There will be great relief and joy for our UK neighbours today (19th July) as the pandemic restrictions are finally lifted there. The date for allowing indoor dining of pubs and restaurants in Ireland should have happened today as well but, yet again, it has been delayed for another week.
The Festival of Turf will be taking place this Wednesday and Thursday at the Warwickshire Event Centre. I hope it will be a great success, especially for the organisers within BIGGA. This will be BIGGA’s first real life trade show since BTME in January 2020. The following week, from July 27th – 29th the Sports & Grounds Expo (SAGE) will take place at the Three Counties Showgrounds in Malvern. Alas, no sign yet of such events taking place here in Ireland.
I am always amazed at how engine technology has evolved over the years. It all began during the industrial revolution with the development of the steam engine in the mid to late late 1700s. Over one hundred years later, in the late 1800s, the internal combustion engine was invented which has brought us to the engines we know of today.
However, there are changes on the way. Pressure is being put on governments to reduce their carbon footprint, forcing engine manufacturers to come up with alternative ways of reducing carbon emissions. I read with interest that the European Parliament has allowed the use of transition engines built in 2019. This came about because of the COVID-19 crisis, which the parliament adopted a text to extend the transition provisions of certain machinery and tractors fitted with engines in the 56kw - 130kw power range.
All these new regulations will no doubt lead to the development of alternative engine types.
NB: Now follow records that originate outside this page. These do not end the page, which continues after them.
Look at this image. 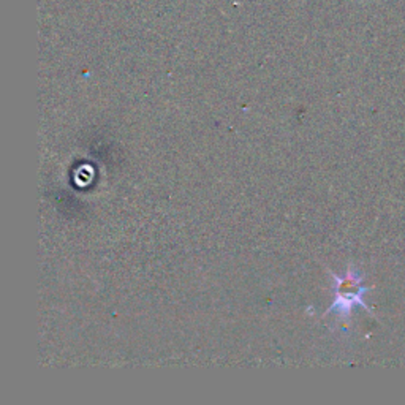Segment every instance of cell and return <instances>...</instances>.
I'll return each instance as SVG.
<instances>
[{
	"mask_svg": "<svg viewBox=\"0 0 405 405\" xmlns=\"http://www.w3.org/2000/svg\"><path fill=\"white\" fill-rule=\"evenodd\" d=\"M334 277V301L331 307L326 310L325 315L337 314L341 317H348L352 310L357 306L369 309L364 301L366 293L369 291L368 287L363 285V276L350 266L343 277L332 274Z\"/></svg>",
	"mask_w": 405,
	"mask_h": 405,
	"instance_id": "cell-1",
	"label": "cell"
}]
</instances>
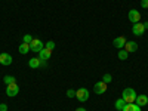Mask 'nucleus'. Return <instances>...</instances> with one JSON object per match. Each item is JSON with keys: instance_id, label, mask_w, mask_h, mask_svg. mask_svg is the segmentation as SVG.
Wrapping results in <instances>:
<instances>
[{"instance_id": "1", "label": "nucleus", "mask_w": 148, "mask_h": 111, "mask_svg": "<svg viewBox=\"0 0 148 111\" xmlns=\"http://www.w3.org/2000/svg\"><path fill=\"white\" fill-rule=\"evenodd\" d=\"M136 96H138L136 92H135V89H132V88H126L121 92V98L126 101V104H133L135 99H136Z\"/></svg>"}, {"instance_id": "2", "label": "nucleus", "mask_w": 148, "mask_h": 111, "mask_svg": "<svg viewBox=\"0 0 148 111\" xmlns=\"http://www.w3.org/2000/svg\"><path fill=\"white\" fill-rule=\"evenodd\" d=\"M43 47H45V43L40 39H33V42L30 43V51L31 52H36V53H39Z\"/></svg>"}, {"instance_id": "3", "label": "nucleus", "mask_w": 148, "mask_h": 111, "mask_svg": "<svg viewBox=\"0 0 148 111\" xmlns=\"http://www.w3.org/2000/svg\"><path fill=\"white\" fill-rule=\"evenodd\" d=\"M76 98L80 101V102H86L89 99V90L86 89V88H80L76 90Z\"/></svg>"}, {"instance_id": "4", "label": "nucleus", "mask_w": 148, "mask_h": 111, "mask_svg": "<svg viewBox=\"0 0 148 111\" xmlns=\"http://www.w3.org/2000/svg\"><path fill=\"white\" fill-rule=\"evenodd\" d=\"M18 93H19V86L16 84V82L6 86V95H8V96L12 98V96H16Z\"/></svg>"}, {"instance_id": "5", "label": "nucleus", "mask_w": 148, "mask_h": 111, "mask_svg": "<svg viewBox=\"0 0 148 111\" xmlns=\"http://www.w3.org/2000/svg\"><path fill=\"white\" fill-rule=\"evenodd\" d=\"M127 18H129V21H130L132 24H136V22L141 21V14H139L136 9H130L129 14H127Z\"/></svg>"}, {"instance_id": "6", "label": "nucleus", "mask_w": 148, "mask_h": 111, "mask_svg": "<svg viewBox=\"0 0 148 111\" xmlns=\"http://www.w3.org/2000/svg\"><path fill=\"white\" fill-rule=\"evenodd\" d=\"M93 92H95L96 95H102V93H105V92H107V83H104L102 80H101V82H98V83H95V86H93Z\"/></svg>"}, {"instance_id": "7", "label": "nucleus", "mask_w": 148, "mask_h": 111, "mask_svg": "<svg viewBox=\"0 0 148 111\" xmlns=\"http://www.w3.org/2000/svg\"><path fill=\"white\" fill-rule=\"evenodd\" d=\"M132 33L135 36H142L145 33V27H144V24L142 22H136V24H133L132 25Z\"/></svg>"}, {"instance_id": "8", "label": "nucleus", "mask_w": 148, "mask_h": 111, "mask_svg": "<svg viewBox=\"0 0 148 111\" xmlns=\"http://www.w3.org/2000/svg\"><path fill=\"white\" fill-rule=\"evenodd\" d=\"M126 37L125 36H120V37H116V39L113 40V45L119 49V51H120V49H123V47H125V45H126Z\"/></svg>"}, {"instance_id": "9", "label": "nucleus", "mask_w": 148, "mask_h": 111, "mask_svg": "<svg viewBox=\"0 0 148 111\" xmlns=\"http://www.w3.org/2000/svg\"><path fill=\"white\" fill-rule=\"evenodd\" d=\"M52 56V51L51 49H47V47H43L42 51L39 52V59H43V61H47L49 58Z\"/></svg>"}, {"instance_id": "10", "label": "nucleus", "mask_w": 148, "mask_h": 111, "mask_svg": "<svg viewBox=\"0 0 148 111\" xmlns=\"http://www.w3.org/2000/svg\"><path fill=\"white\" fill-rule=\"evenodd\" d=\"M0 64L2 65H10L12 64V56L10 53H0Z\"/></svg>"}, {"instance_id": "11", "label": "nucleus", "mask_w": 148, "mask_h": 111, "mask_svg": "<svg viewBox=\"0 0 148 111\" xmlns=\"http://www.w3.org/2000/svg\"><path fill=\"white\" fill-rule=\"evenodd\" d=\"M123 49H125L127 53H132V52H135L138 49V43L136 42H126V45H125Z\"/></svg>"}, {"instance_id": "12", "label": "nucleus", "mask_w": 148, "mask_h": 111, "mask_svg": "<svg viewBox=\"0 0 148 111\" xmlns=\"http://www.w3.org/2000/svg\"><path fill=\"white\" fill-rule=\"evenodd\" d=\"M135 104L139 105V107H145L148 104V96L147 95H138L136 99H135Z\"/></svg>"}, {"instance_id": "13", "label": "nucleus", "mask_w": 148, "mask_h": 111, "mask_svg": "<svg viewBox=\"0 0 148 111\" xmlns=\"http://www.w3.org/2000/svg\"><path fill=\"white\" fill-rule=\"evenodd\" d=\"M114 107H116L117 111H123V108L126 107V101L123 99V98H119V99L116 101V104H114Z\"/></svg>"}, {"instance_id": "14", "label": "nucleus", "mask_w": 148, "mask_h": 111, "mask_svg": "<svg viewBox=\"0 0 148 111\" xmlns=\"http://www.w3.org/2000/svg\"><path fill=\"white\" fill-rule=\"evenodd\" d=\"M28 67L30 68H40V59L39 58H31L28 61Z\"/></svg>"}, {"instance_id": "15", "label": "nucleus", "mask_w": 148, "mask_h": 111, "mask_svg": "<svg viewBox=\"0 0 148 111\" xmlns=\"http://www.w3.org/2000/svg\"><path fill=\"white\" fill-rule=\"evenodd\" d=\"M123 111H141V107L136 105V104H126V107L123 108Z\"/></svg>"}, {"instance_id": "16", "label": "nucleus", "mask_w": 148, "mask_h": 111, "mask_svg": "<svg viewBox=\"0 0 148 111\" xmlns=\"http://www.w3.org/2000/svg\"><path fill=\"white\" fill-rule=\"evenodd\" d=\"M19 53H22V55H27L28 52H30V45H27V43H22V45H19Z\"/></svg>"}, {"instance_id": "17", "label": "nucleus", "mask_w": 148, "mask_h": 111, "mask_svg": "<svg viewBox=\"0 0 148 111\" xmlns=\"http://www.w3.org/2000/svg\"><path fill=\"white\" fill-rule=\"evenodd\" d=\"M117 56H119V59H120V61H126V59L129 58V53H127V52L125 51V49H120V51H119V55H117Z\"/></svg>"}, {"instance_id": "18", "label": "nucleus", "mask_w": 148, "mask_h": 111, "mask_svg": "<svg viewBox=\"0 0 148 111\" xmlns=\"http://www.w3.org/2000/svg\"><path fill=\"white\" fill-rule=\"evenodd\" d=\"M16 82V79L14 77V76H5L3 77V83L8 86V84H10V83H15Z\"/></svg>"}, {"instance_id": "19", "label": "nucleus", "mask_w": 148, "mask_h": 111, "mask_svg": "<svg viewBox=\"0 0 148 111\" xmlns=\"http://www.w3.org/2000/svg\"><path fill=\"white\" fill-rule=\"evenodd\" d=\"M31 42H33V36H31V34H25V36L22 37V43H27V45H30Z\"/></svg>"}, {"instance_id": "20", "label": "nucleus", "mask_w": 148, "mask_h": 111, "mask_svg": "<svg viewBox=\"0 0 148 111\" xmlns=\"http://www.w3.org/2000/svg\"><path fill=\"white\" fill-rule=\"evenodd\" d=\"M102 82H104V83H107V84L113 82V77H111V74H108V73H107V74H104V77H102Z\"/></svg>"}, {"instance_id": "21", "label": "nucleus", "mask_w": 148, "mask_h": 111, "mask_svg": "<svg viewBox=\"0 0 148 111\" xmlns=\"http://www.w3.org/2000/svg\"><path fill=\"white\" fill-rule=\"evenodd\" d=\"M45 47H47V49H51V51H53V49H55V42L49 40L47 43H45Z\"/></svg>"}, {"instance_id": "22", "label": "nucleus", "mask_w": 148, "mask_h": 111, "mask_svg": "<svg viewBox=\"0 0 148 111\" xmlns=\"http://www.w3.org/2000/svg\"><path fill=\"white\" fill-rule=\"evenodd\" d=\"M67 96L68 98H74V96H76V90H74V89H68L67 90Z\"/></svg>"}, {"instance_id": "23", "label": "nucleus", "mask_w": 148, "mask_h": 111, "mask_svg": "<svg viewBox=\"0 0 148 111\" xmlns=\"http://www.w3.org/2000/svg\"><path fill=\"white\" fill-rule=\"evenodd\" d=\"M141 6L144 9H148V0H141Z\"/></svg>"}, {"instance_id": "24", "label": "nucleus", "mask_w": 148, "mask_h": 111, "mask_svg": "<svg viewBox=\"0 0 148 111\" xmlns=\"http://www.w3.org/2000/svg\"><path fill=\"white\" fill-rule=\"evenodd\" d=\"M40 68H47V62L43 59H40Z\"/></svg>"}, {"instance_id": "25", "label": "nucleus", "mask_w": 148, "mask_h": 111, "mask_svg": "<svg viewBox=\"0 0 148 111\" xmlns=\"http://www.w3.org/2000/svg\"><path fill=\"white\" fill-rule=\"evenodd\" d=\"M0 111H8V105L6 104H0Z\"/></svg>"}, {"instance_id": "26", "label": "nucleus", "mask_w": 148, "mask_h": 111, "mask_svg": "<svg viewBox=\"0 0 148 111\" xmlns=\"http://www.w3.org/2000/svg\"><path fill=\"white\" fill-rule=\"evenodd\" d=\"M76 111H86V108H83V107H79V108H76Z\"/></svg>"}, {"instance_id": "27", "label": "nucleus", "mask_w": 148, "mask_h": 111, "mask_svg": "<svg viewBox=\"0 0 148 111\" xmlns=\"http://www.w3.org/2000/svg\"><path fill=\"white\" fill-rule=\"evenodd\" d=\"M144 27H145V30L148 28V22H144Z\"/></svg>"}]
</instances>
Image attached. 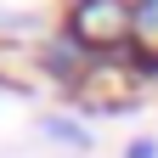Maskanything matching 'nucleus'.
Returning <instances> with one entry per match:
<instances>
[{
	"mask_svg": "<svg viewBox=\"0 0 158 158\" xmlns=\"http://www.w3.org/2000/svg\"><path fill=\"white\" fill-rule=\"evenodd\" d=\"M130 40H135V51H141L147 62L158 68V0L130 6Z\"/></svg>",
	"mask_w": 158,
	"mask_h": 158,
	"instance_id": "20e7f679",
	"label": "nucleus"
},
{
	"mask_svg": "<svg viewBox=\"0 0 158 158\" xmlns=\"http://www.w3.org/2000/svg\"><path fill=\"white\" fill-rule=\"evenodd\" d=\"M0 85H11V90H45L51 73H45L40 45H11V40H0Z\"/></svg>",
	"mask_w": 158,
	"mask_h": 158,
	"instance_id": "7ed1b4c3",
	"label": "nucleus"
},
{
	"mask_svg": "<svg viewBox=\"0 0 158 158\" xmlns=\"http://www.w3.org/2000/svg\"><path fill=\"white\" fill-rule=\"evenodd\" d=\"M130 158H158V147H152V141H135V147H130Z\"/></svg>",
	"mask_w": 158,
	"mask_h": 158,
	"instance_id": "423d86ee",
	"label": "nucleus"
},
{
	"mask_svg": "<svg viewBox=\"0 0 158 158\" xmlns=\"http://www.w3.org/2000/svg\"><path fill=\"white\" fill-rule=\"evenodd\" d=\"M79 102L90 113H130L141 102V79L118 62H102V68H85L79 73Z\"/></svg>",
	"mask_w": 158,
	"mask_h": 158,
	"instance_id": "f03ea898",
	"label": "nucleus"
},
{
	"mask_svg": "<svg viewBox=\"0 0 158 158\" xmlns=\"http://www.w3.org/2000/svg\"><path fill=\"white\" fill-rule=\"evenodd\" d=\"M68 34L85 51H113L130 40V6L124 0H73L68 11Z\"/></svg>",
	"mask_w": 158,
	"mask_h": 158,
	"instance_id": "f257e3e1",
	"label": "nucleus"
},
{
	"mask_svg": "<svg viewBox=\"0 0 158 158\" xmlns=\"http://www.w3.org/2000/svg\"><path fill=\"white\" fill-rule=\"evenodd\" d=\"M45 135H51V141H62V147H90L85 124H73V118H62V113H51V118H45Z\"/></svg>",
	"mask_w": 158,
	"mask_h": 158,
	"instance_id": "39448f33",
	"label": "nucleus"
}]
</instances>
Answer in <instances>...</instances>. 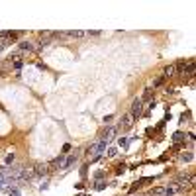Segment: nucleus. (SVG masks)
<instances>
[{"label": "nucleus", "mask_w": 196, "mask_h": 196, "mask_svg": "<svg viewBox=\"0 0 196 196\" xmlns=\"http://www.w3.org/2000/svg\"><path fill=\"white\" fill-rule=\"evenodd\" d=\"M104 149H106V143H104V141H98V143H94V145H90L88 153H90V155H94V159H98V157L104 153Z\"/></svg>", "instance_id": "1"}, {"label": "nucleus", "mask_w": 196, "mask_h": 196, "mask_svg": "<svg viewBox=\"0 0 196 196\" xmlns=\"http://www.w3.org/2000/svg\"><path fill=\"white\" fill-rule=\"evenodd\" d=\"M71 33V37H84L88 35V32H82V30H75V32H69Z\"/></svg>", "instance_id": "9"}, {"label": "nucleus", "mask_w": 196, "mask_h": 196, "mask_svg": "<svg viewBox=\"0 0 196 196\" xmlns=\"http://www.w3.org/2000/svg\"><path fill=\"white\" fill-rule=\"evenodd\" d=\"M182 161H192V153H182Z\"/></svg>", "instance_id": "15"}, {"label": "nucleus", "mask_w": 196, "mask_h": 196, "mask_svg": "<svg viewBox=\"0 0 196 196\" xmlns=\"http://www.w3.org/2000/svg\"><path fill=\"white\" fill-rule=\"evenodd\" d=\"M14 69H22V61H16L14 63Z\"/></svg>", "instance_id": "20"}, {"label": "nucleus", "mask_w": 196, "mask_h": 196, "mask_svg": "<svg viewBox=\"0 0 196 196\" xmlns=\"http://www.w3.org/2000/svg\"><path fill=\"white\" fill-rule=\"evenodd\" d=\"M151 90H153L151 87H145V90H143V98H149V96H151Z\"/></svg>", "instance_id": "14"}, {"label": "nucleus", "mask_w": 196, "mask_h": 196, "mask_svg": "<svg viewBox=\"0 0 196 196\" xmlns=\"http://www.w3.org/2000/svg\"><path fill=\"white\" fill-rule=\"evenodd\" d=\"M163 80H165V76H159V78H155V80H153V87H151V88L159 87V84H163Z\"/></svg>", "instance_id": "13"}, {"label": "nucleus", "mask_w": 196, "mask_h": 196, "mask_svg": "<svg viewBox=\"0 0 196 196\" xmlns=\"http://www.w3.org/2000/svg\"><path fill=\"white\" fill-rule=\"evenodd\" d=\"M8 194H10V196H22V194H20V190H10Z\"/></svg>", "instance_id": "19"}, {"label": "nucleus", "mask_w": 196, "mask_h": 196, "mask_svg": "<svg viewBox=\"0 0 196 196\" xmlns=\"http://www.w3.org/2000/svg\"><path fill=\"white\" fill-rule=\"evenodd\" d=\"M141 112H143V100H141V98H135L133 104H131V112H130V114L133 116V118H139Z\"/></svg>", "instance_id": "2"}, {"label": "nucleus", "mask_w": 196, "mask_h": 196, "mask_svg": "<svg viewBox=\"0 0 196 196\" xmlns=\"http://www.w3.org/2000/svg\"><path fill=\"white\" fill-rule=\"evenodd\" d=\"M161 194H165V188H163V186H159V188H153L151 192H149V196H161Z\"/></svg>", "instance_id": "11"}, {"label": "nucleus", "mask_w": 196, "mask_h": 196, "mask_svg": "<svg viewBox=\"0 0 196 196\" xmlns=\"http://www.w3.org/2000/svg\"><path fill=\"white\" fill-rule=\"evenodd\" d=\"M2 49H4V43H0V51H2Z\"/></svg>", "instance_id": "22"}, {"label": "nucleus", "mask_w": 196, "mask_h": 196, "mask_svg": "<svg viewBox=\"0 0 196 196\" xmlns=\"http://www.w3.org/2000/svg\"><path fill=\"white\" fill-rule=\"evenodd\" d=\"M20 49H28V51H32V43H30V41H20Z\"/></svg>", "instance_id": "12"}, {"label": "nucleus", "mask_w": 196, "mask_h": 196, "mask_svg": "<svg viewBox=\"0 0 196 196\" xmlns=\"http://www.w3.org/2000/svg\"><path fill=\"white\" fill-rule=\"evenodd\" d=\"M94 188H96V190H102V188H106V182H96Z\"/></svg>", "instance_id": "17"}, {"label": "nucleus", "mask_w": 196, "mask_h": 196, "mask_svg": "<svg viewBox=\"0 0 196 196\" xmlns=\"http://www.w3.org/2000/svg\"><path fill=\"white\" fill-rule=\"evenodd\" d=\"M0 186H2V174H0Z\"/></svg>", "instance_id": "23"}, {"label": "nucleus", "mask_w": 196, "mask_h": 196, "mask_svg": "<svg viewBox=\"0 0 196 196\" xmlns=\"http://www.w3.org/2000/svg\"><path fill=\"white\" fill-rule=\"evenodd\" d=\"M63 151H65V153L71 151V145H69V143H65V145H63Z\"/></svg>", "instance_id": "21"}, {"label": "nucleus", "mask_w": 196, "mask_h": 196, "mask_svg": "<svg viewBox=\"0 0 196 196\" xmlns=\"http://www.w3.org/2000/svg\"><path fill=\"white\" fill-rule=\"evenodd\" d=\"M133 122H135V118H133L131 114H126V116L122 118V128H131Z\"/></svg>", "instance_id": "5"}, {"label": "nucleus", "mask_w": 196, "mask_h": 196, "mask_svg": "<svg viewBox=\"0 0 196 196\" xmlns=\"http://www.w3.org/2000/svg\"><path fill=\"white\" fill-rule=\"evenodd\" d=\"M4 161H6V165L10 167V165L14 163V155H6V159H4Z\"/></svg>", "instance_id": "16"}, {"label": "nucleus", "mask_w": 196, "mask_h": 196, "mask_svg": "<svg viewBox=\"0 0 196 196\" xmlns=\"http://www.w3.org/2000/svg\"><path fill=\"white\" fill-rule=\"evenodd\" d=\"M33 173L37 174V176H43V174L47 173V165H45V163H39V165H35V169H33Z\"/></svg>", "instance_id": "6"}, {"label": "nucleus", "mask_w": 196, "mask_h": 196, "mask_svg": "<svg viewBox=\"0 0 196 196\" xmlns=\"http://www.w3.org/2000/svg\"><path fill=\"white\" fill-rule=\"evenodd\" d=\"M185 137H186V133H182V131H176V133L173 135V141L180 143V141H185Z\"/></svg>", "instance_id": "7"}, {"label": "nucleus", "mask_w": 196, "mask_h": 196, "mask_svg": "<svg viewBox=\"0 0 196 196\" xmlns=\"http://www.w3.org/2000/svg\"><path fill=\"white\" fill-rule=\"evenodd\" d=\"M108 155H110V157H116V155H118V149H110Z\"/></svg>", "instance_id": "18"}, {"label": "nucleus", "mask_w": 196, "mask_h": 196, "mask_svg": "<svg viewBox=\"0 0 196 196\" xmlns=\"http://www.w3.org/2000/svg\"><path fill=\"white\" fill-rule=\"evenodd\" d=\"M178 192H182V190H180V186L176 185V182H171V185H169V186H165V194H167V196L178 194Z\"/></svg>", "instance_id": "3"}, {"label": "nucleus", "mask_w": 196, "mask_h": 196, "mask_svg": "<svg viewBox=\"0 0 196 196\" xmlns=\"http://www.w3.org/2000/svg\"><path fill=\"white\" fill-rule=\"evenodd\" d=\"M75 161H76V155H69V157H67V161H63V167H71Z\"/></svg>", "instance_id": "10"}, {"label": "nucleus", "mask_w": 196, "mask_h": 196, "mask_svg": "<svg viewBox=\"0 0 196 196\" xmlns=\"http://www.w3.org/2000/svg\"><path fill=\"white\" fill-rule=\"evenodd\" d=\"M174 75V65H169L163 69V76H173Z\"/></svg>", "instance_id": "8"}, {"label": "nucleus", "mask_w": 196, "mask_h": 196, "mask_svg": "<svg viewBox=\"0 0 196 196\" xmlns=\"http://www.w3.org/2000/svg\"><path fill=\"white\" fill-rule=\"evenodd\" d=\"M114 137H116V128H108V130H106V133H104V137H102L100 141L108 143V141H112Z\"/></svg>", "instance_id": "4"}]
</instances>
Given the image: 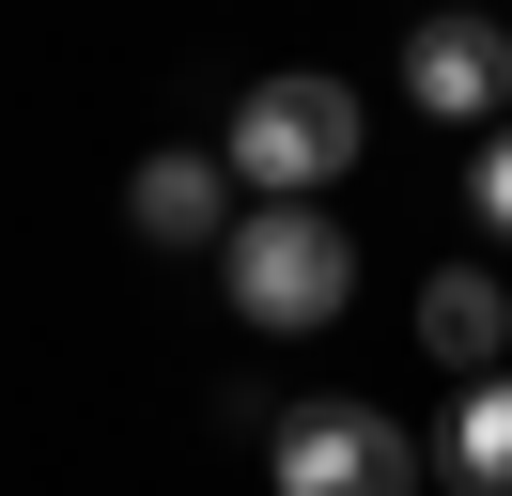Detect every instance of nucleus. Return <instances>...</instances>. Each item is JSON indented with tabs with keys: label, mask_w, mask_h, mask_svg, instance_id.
Listing matches in <instances>:
<instances>
[{
	"label": "nucleus",
	"mask_w": 512,
	"mask_h": 496,
	"mask_svg": "<svg viewBox=\"0 0 512 496\" xmlns=\"http://www.w3.org/2000/svg\"><path fill=\"white\" fill-rule=\"evenodd\" d=\"M450 481H466V496H512V372L466 388V419H450Z\"/></svg>",
	"instance_id": "7"
},
{
	"label": "nucleus",
	"mask_w": 512,
	"mask_h": 496,
	"mask_svg": "<svg viewBox=\"0 0 512 496\" xmlns=\"http://www.w3.org/2000/svg\"><path fill=\"white\" fill-rule=\"evenodd\" d=\"M357 140H373V124H357V93L342 78H264L249 109H233V186H264V202H311V186H342L357 171Z\"/></svg>",
	"instance_id": "2"
},
{
	"label": "nucleus",
	"mask_w": 512,
	"mask_h": 496,
	"mask_svg": "<svg viewBox=\"0 0 512 496\" xmlns=\"http://www.w3.org/2000/svg\"><path fill=\"white\" fill-rule=\"evenodd\" d=\"M125 217H140V248H233V155H140L125 171Z\"/></svg>",
	"instance_id": "5"
},
{
	"label": "nucleus",
	"mask_w": 512,
	"mask_h": 496,
	"mask_svg": "<svg viewBox=\"0 0 512 496\" xmlns=\"http://www.w3.org/2000/svg\"><path fill=\"white\" fill-rule=\"evenodd\" d=\"M264 465H280V496H419V434L388 403H295Z\"/></svg>",
	"instance_id": "3"
},
{
	"label": "nucleus",
	"mask_w": 512,
	"mask_h": 496,
	"mask_svg": "<svg viewBox=\"0 0 512 496\" xmlns=\"http://www.w3.org/2000/svg\"><path fill=\"white\" fill-rule=\"evenodd\" d=\"M218 279H233V310H249V326H326V310L357 295V233L326 202H249L233 217V248H218Z\"/></svg>",
	"instance_id": "1"
},
{
	"label": "nucleus",
	"mask_w": 512,
	"mask_h": 496,
	"mask_svg": "<svg viewBox=\"0 0 512 496\" xmlns=\"http://www.w3.org/2000/svg\"><path fill=\"white\" fill-rule=\"evenodd\" d=\"M466 202H481V233L512 248V124H497V140H481V171H466Z\"/></svg>",
	"instance_id": "8"
},
{
	"label": "nucleus",
	"mask_w": 512,
	"mask_h": 496,
	"mask_svg": "<svg viewBox=\"0 0 512 496\" xmlns=\"http://www.w3.org/2000/svg\"><path fill=\"white\" fill-rule=\"evenodd\" d=\"M404 93L435 124H481V140H497V109H512V31L497 16H419L404 31Z\"/></svg>",
	"instance_id": "4"
},
{
	"label": "nucleus",
	"mask_w": 512,
	"mask_h": 496,
	"mask_svg": "<svg viewBox=\"0 0 512 496\" xmlns=\"http://www.w3.org/2000/svg\"><path fill=\"white\" fill-rule=\"evenodd\" d=\"M419 341H435V357H450V372H466V388H481V372L512 357V295H497V279H481V264H450V279H419Z\"/></svg>",
	"instance_id": "6"
}]
</instances>
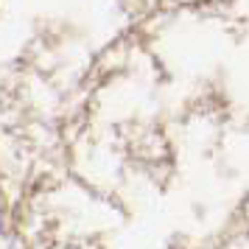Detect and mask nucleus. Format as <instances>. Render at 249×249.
<instances>
[]
</instances>
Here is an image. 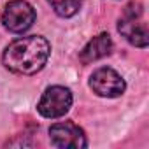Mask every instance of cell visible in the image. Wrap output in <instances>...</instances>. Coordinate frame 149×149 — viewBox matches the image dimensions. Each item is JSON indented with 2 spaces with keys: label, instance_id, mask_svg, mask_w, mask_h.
<instances>
[{
  "label": "cell",
  "instance_id": "cell-4",
  "mask_svg": "<svg viewBox=\"0 0 149 149\" xmlns=\"http://www.w3.org/2000/svg\"><path fill=\"white\" fill-rule=\"evenodd\" d=\"M90 88L98 95V97H107V98H116L121 97L126 90V83L119 74L111 68V67H102L95 70L90 77Z\"/></svg>",
  "mask_w": 149,
  "mask_h": 149
},
{
  "label": "cell",
  "instance_id": "cell-1",
  "mask_svg": "<svg viewBox=\"0 0 149 149\" xmlns=\"http://www.w3.org/2000/svg\"><path fill=\"white\" fill-rule=\"evenodd\" d=\"M51 53V44L40 35H30L13 40L4 54L2 63L7 70L23 76H32L44 68Z\"/></svg>",
  "mask_w": 149,
  "mask_h": 149
},
{
  "label": "cell",
  "instance_id": "cell-7",
  "mask_svg": "<svg viewBox=\"0 0 149 149\" xmlns=\"http://www.w3.org/2000/svg\"><path fill=\"white\" fill-rule=\"evenodd\" d=\"M112 51V39L109 33H98L97 37H93L84 47L83 51L79 53V60L81 63L88 65V63H93L100 58H105L109 56Z\"/></svg>",
  "mask_w": 149,
  "mask_h": 149
},
{
  "label": "cell",
  "instance_id": "cell-3",
  "mask_svg": "<svg viewBox=\"0 0 149 149\" xmlns=\"http://www.w3.org/2000/svg\"><path fill=\"white\" fill-rule=\"evenodd\" d=\"M4 26L13 33H23L35 23V9L25 0H11L2 13Z\"/></svg>",
  "mask_w": 149,
  "mask_h": 149
},
{
  "label": "cell",
  "instance_id": "cell-6",
  "mask_svg": "<svg viewBox=\"0 0 149 149\" xmlns=\"http://www.w3.org/2000/svg\"><path fill=\"white\" fill-rule=\"evenodd\" d=\"M118 32L135 47H147L149 44V32L146 23H140L135 18H121L118 21Z\"/></svg>",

It is possible that diesel engines will soon be a thing of the past, after being invented in the 1890s by Rudolf Diesel. It’s hard to imagine a farm or horticultural enterprise operating without using diesel engines. They have been with us for well over one hundred years.
Some tractor manufacturers are already working on different fuel types. For example Case New Holland (CNH) is making a tractor that runs on methane gas and hope to have it on sale later this year. Deutz has produced a prototype hydrogen engine as an alternative to fuel cell technology and AGCO Power will be manufacturing a range of engines that are capable of burning a wide variety of fuels.
There are already battery operated machines on the market but, as I have mentioned in previous blogs, producing electric tractors in the higher horse power range is proving problematic. It is difficult to store electricity for future use, especially for machines that require high energy outputs. Carbon-based fuels, such as diesel gas and petrol, are far more efficient at storing energy than batteries. For that reason battery operated tractors are a long way off as there is little appetite for them among the major tractor manufacturers.
The next twenty years will see a big change in engine types on the market. Dealers and workshop technicians will need to keep abreast of the changes and adapt to the technology needed to repair and service them.